Hasta donde he podido entender, encuentro que hay dos vías que pueden generar equívocos importantes. La primera, que se ha aprendido a pensar de cierta manera, con convicciones inflexibles. Tanto que, al estar expuestos a algo, tenemos una idea preconcebida de lo bueno o malo de aquello y damos una respuesta emocional consecuente. La que sigue es ser animosos y tomar decisiones arrebatadas por la forma en que sentimos frente a algo que a lo mejor no es lo que nos parece, pero somos rígidos e inflexibles y vemos algo como malo, aunque sea bueno y viceversa, solo porque así aprendimos a verlo. Voy a decir aquí, que se renuncia a la abstracción y el discernimiento, reducidos con esclavitud a las formas concretas de las cosas y a la costumbre.

Esto tiene que ver con convicciones predeterminadas y expectativas que no se adaptan juiciosamente a la realidad. Con su proverbial rudeza, Federico Nietzsche sostuvo alguna vez que toda convicción es una cárcel. Menos severo fue su paisano Bertolt Brecht, aunque se refería a lo mismo diciendo que las convicciones son esperanzas.

La segunda vía es tener emociones que no se entienden, y en un esfuerzo por no parecer un desquiciado, buscar a la carrera ideas y pensamientos que justifiquen lo que se siente, con el desafortunado resultado de parecer un desquiciado, por lo ilógico que suele ser el pensamiento cuando está presionado por el ánimo.
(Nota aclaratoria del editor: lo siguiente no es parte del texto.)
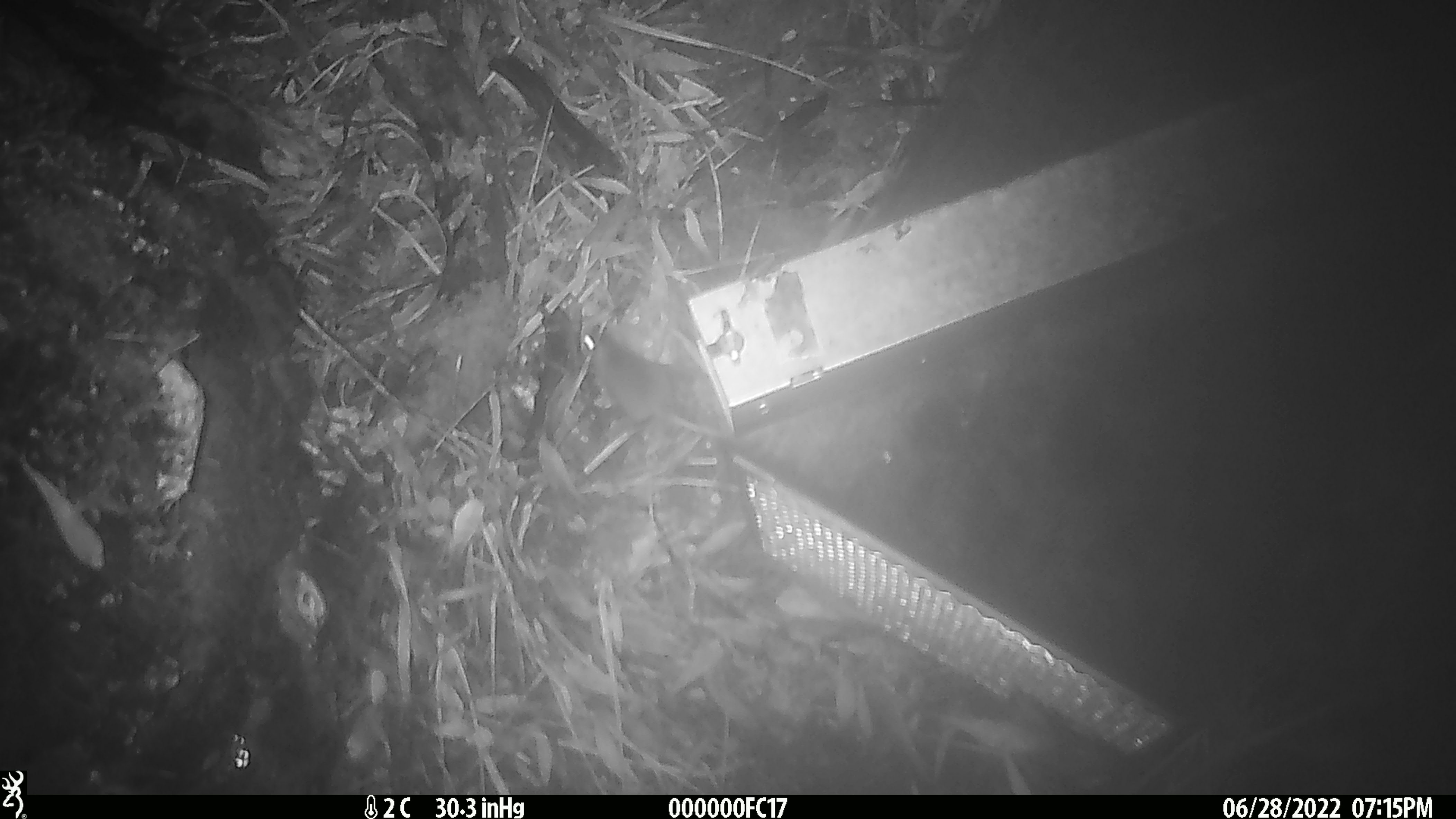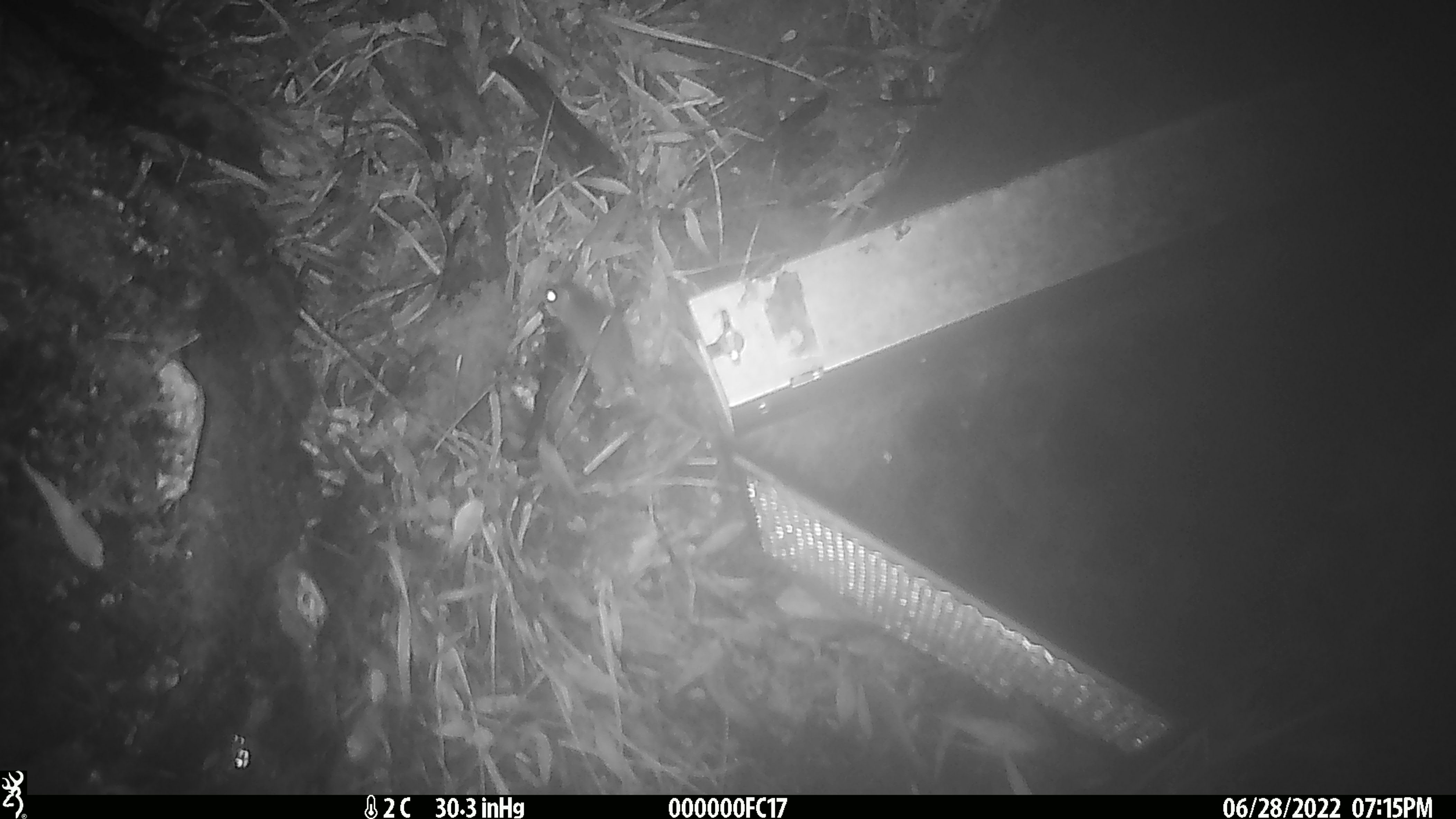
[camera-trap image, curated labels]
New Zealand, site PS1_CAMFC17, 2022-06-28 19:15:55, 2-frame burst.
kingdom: Animalia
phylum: Chordata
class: Mammalia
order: Rodentia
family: Muridae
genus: Mus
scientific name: Mus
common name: mouse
Ponerse en contacto sincero con los sentimientos es una tarea titánica que se dice fácil, pero lleva toda la vida para lograrse. Miguel de Unamuno concluyó profundamente al respecto que “hay que sentir el pensamiento y pensar el sentimiento”.

Con frecuencia vivimos la incongruencia de un desequilibrio entre la inteligencia, el ánimo y la voluntad; con dificultad para controlar las fantasías racionalmente. Podemos vivir con el ánimo abatido o exaltado sin justificación en la realidad, y a menudo lábil, cambiante y por lo mismo inconsistente. El caldo de cultivo ideal para ser irreflexivo e impulsivo.

Todo se reduce a concluir sin prejuicios y entendiendo de antemano que cada situación por clara que parezca a priori está inmersa en un contexto y un sinnúmero de circunstancias que condicionan una cosa u otra, y que obligan a entender que la mejor respuesta ante cualquier dilema debería ser, “depende”.